Enter Jonathan Ward and his Restomod company, Icon. Ward has become well-known in the car collecting community for his intense attention to detail. Icon creations have been described as “better than the original,” because each one is built using the best example of each part available, right down to the hardware. The result is an idealized version of the original car. In the case of the FJ, an Icon Land Cruiser sports a Corvette-sourced V-8, five-speed manual transmission with optional automatic and six-piston disc brakes.
Icon doesn’t only make Land Cruisers. Its Restomod ’70s Ford Bronco is equally capable, and both trucks will run you a cool $140,000. Then again, can you put a price on revisiting your youth?
Electric Engine Swap
There can be no better example of modern technology in a vintage package than the Tesla swap.
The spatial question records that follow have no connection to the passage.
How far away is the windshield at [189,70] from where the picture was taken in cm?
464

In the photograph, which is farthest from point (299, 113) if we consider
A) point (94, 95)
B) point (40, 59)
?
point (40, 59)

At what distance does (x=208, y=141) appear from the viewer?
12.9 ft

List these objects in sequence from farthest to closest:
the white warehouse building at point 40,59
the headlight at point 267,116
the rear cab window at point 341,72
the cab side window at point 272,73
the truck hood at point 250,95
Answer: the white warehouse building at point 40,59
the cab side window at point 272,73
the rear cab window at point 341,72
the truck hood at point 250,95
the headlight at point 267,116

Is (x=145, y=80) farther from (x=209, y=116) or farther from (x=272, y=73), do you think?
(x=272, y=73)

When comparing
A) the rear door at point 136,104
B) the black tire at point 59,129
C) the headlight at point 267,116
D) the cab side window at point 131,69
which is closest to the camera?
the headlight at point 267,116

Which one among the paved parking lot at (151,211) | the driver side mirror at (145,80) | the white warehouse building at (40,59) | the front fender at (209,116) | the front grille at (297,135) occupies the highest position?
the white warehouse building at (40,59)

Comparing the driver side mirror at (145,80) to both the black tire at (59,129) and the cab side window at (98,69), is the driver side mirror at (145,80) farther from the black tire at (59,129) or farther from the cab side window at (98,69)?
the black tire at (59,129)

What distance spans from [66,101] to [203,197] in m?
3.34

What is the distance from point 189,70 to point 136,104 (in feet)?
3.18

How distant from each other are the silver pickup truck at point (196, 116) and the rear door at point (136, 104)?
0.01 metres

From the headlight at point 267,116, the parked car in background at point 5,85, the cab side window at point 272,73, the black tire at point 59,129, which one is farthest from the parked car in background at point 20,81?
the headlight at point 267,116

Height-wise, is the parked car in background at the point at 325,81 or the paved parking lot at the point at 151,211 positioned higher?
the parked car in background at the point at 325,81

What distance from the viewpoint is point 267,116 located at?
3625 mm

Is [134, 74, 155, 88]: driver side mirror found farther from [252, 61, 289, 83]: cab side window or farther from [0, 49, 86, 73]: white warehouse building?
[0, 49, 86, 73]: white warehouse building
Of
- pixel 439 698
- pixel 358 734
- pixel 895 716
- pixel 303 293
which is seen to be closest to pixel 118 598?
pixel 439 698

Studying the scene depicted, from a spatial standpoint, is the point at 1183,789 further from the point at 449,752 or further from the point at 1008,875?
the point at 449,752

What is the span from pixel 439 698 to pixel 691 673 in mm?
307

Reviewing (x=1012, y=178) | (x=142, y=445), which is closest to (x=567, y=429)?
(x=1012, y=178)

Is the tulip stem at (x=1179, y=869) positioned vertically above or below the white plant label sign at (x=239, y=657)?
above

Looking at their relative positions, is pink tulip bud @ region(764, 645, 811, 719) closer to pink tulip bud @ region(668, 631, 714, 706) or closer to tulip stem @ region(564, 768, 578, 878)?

Tesla’s battery-powered drivetrain is unlike anything automakers have had access to for the past hundred years, but as more these cars sell, parts are becoming available. That means tuners are getting their hands on those speed-inducing batteries.
Tesla’s drivetrains are big and heavy, so don’t expect to see companies stamping these out. However, examples like the Zelectric Motors Porsche 912 are shockingly fast examples of potent modern technology with vintage style and patina. The one-off 1968 Porsche does not use a Tesla battery, but the electric motor, inverter, and differential are all there. Zelectric plans to sell a kit for $50,000, so anyone with a well-paying job and some free time can have a ludicrous 912.
It might not have the fit and finish of the Fusion Motors or Icon offerings, but this is truly the crossroads of vintage flair and modern technology. It’s not the last Tesla swap you can expect to see, either. As the company’s products become more plentiful, be ready to see a slew of older cars outfitted to perform in ways they have no right to. That’s where the modern brakes and safety equipment become an important component of any Restomod.
The Future of Old Cars
You might be reading this thinking, “but will any of these companies survive with such a niche product?” That’s a valid question, but when you consider the direction that automakers are going, they just might.
High-end cars are becoming more like our cellphones and less like the tactile, engaging vintage cars past generations knew. So how do the successful people who drive these emotionless cars blow off steam in a world where every blue-collar worker has a Prius-derived pod in the driveway? In a badass Icon Land Cruiser, a Singer Porsche or an Eagle Jaguar. The market for high-end goods is stronger than ever, so these brands might have more staying power than you think.